The long-term welfare of humanity is the highest good. We accord science "the seriousness it deserves" only with a view of science that "does justice to the distinctiveness of our humanity." If, as seems likely, that excludes most of biology (inasmuch as it follows Darwin and finds nothing categorically distinctive about human beings), that does not concern Fuller. He thinks philosophy enjoys a "normative legitimacy over science." Apparently that means philosophers have some rational credential to tell science why it is important, what value it serves, and even, in pursuit of these "normative" presumptions, how scientific research should be organized. For instance, Fuller says that an appropriately "normative" philosophy of science has reason's authority to "accuse the [scientific] community of having taken one or more wrong turns," and to step in when "science" loses direction. These philosophers can tell the biologists, say, that they are wrong -- morally and scientifically wrong -- to dismiss creationism or intelligent design.

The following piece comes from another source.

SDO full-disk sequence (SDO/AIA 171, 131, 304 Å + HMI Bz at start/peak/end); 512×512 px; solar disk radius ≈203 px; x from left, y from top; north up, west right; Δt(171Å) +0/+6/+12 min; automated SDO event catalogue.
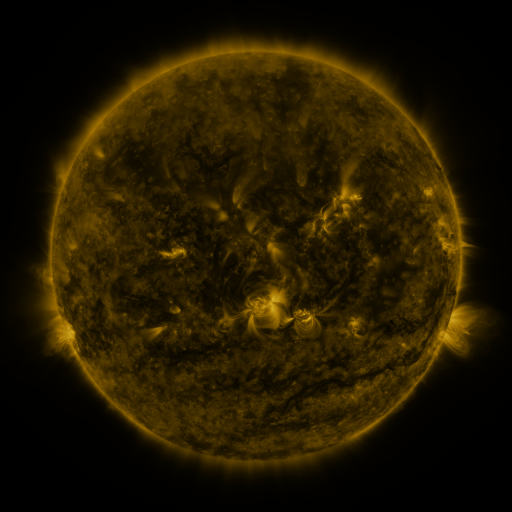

These normative philosophers of science will "make judgments about what is worth preserving, removing, and enhancing in future versions" of science. They have powerful theories of "cognitive economics" that tell them when suboptimal allocations of epistemic resources are deforming the rationality of science. "Our best epistemic enterprises provide the most cognitive benefit at the least cost," he says blandly. As if that luminous principle could guide anyone in the decisions of funding. Fuller's social epistemologists will intervene like the World Bank to redistribute credits and balance the books. After Fuller's audit, Kuhn gets too much credit, Popper not enough, Darwinism too much, Intelligent Design and Creationism not enough.

In my view, in this book Fuller lends support to some dicey propositions, including creationism and intelligent design, the ideas of Teilhard de Chardin, neurotheology, and transhumanism, not to mention an epistemology of divine psychology. By itself that would not trouble me. What troubles me -- I should say, annoys me -- is that he just avers these things. There is very little argument in this book. In place of it are obsessive self-citations to the author's other publications. That annoyed me because I had time and occasion to read his new book, only to find out that I cannot understand it without reading twenty others by the same author, including maybe even his dissertation. Without studying the earlier books, I can't understand the point of this one, yet nothing in this one makes me want to read those others.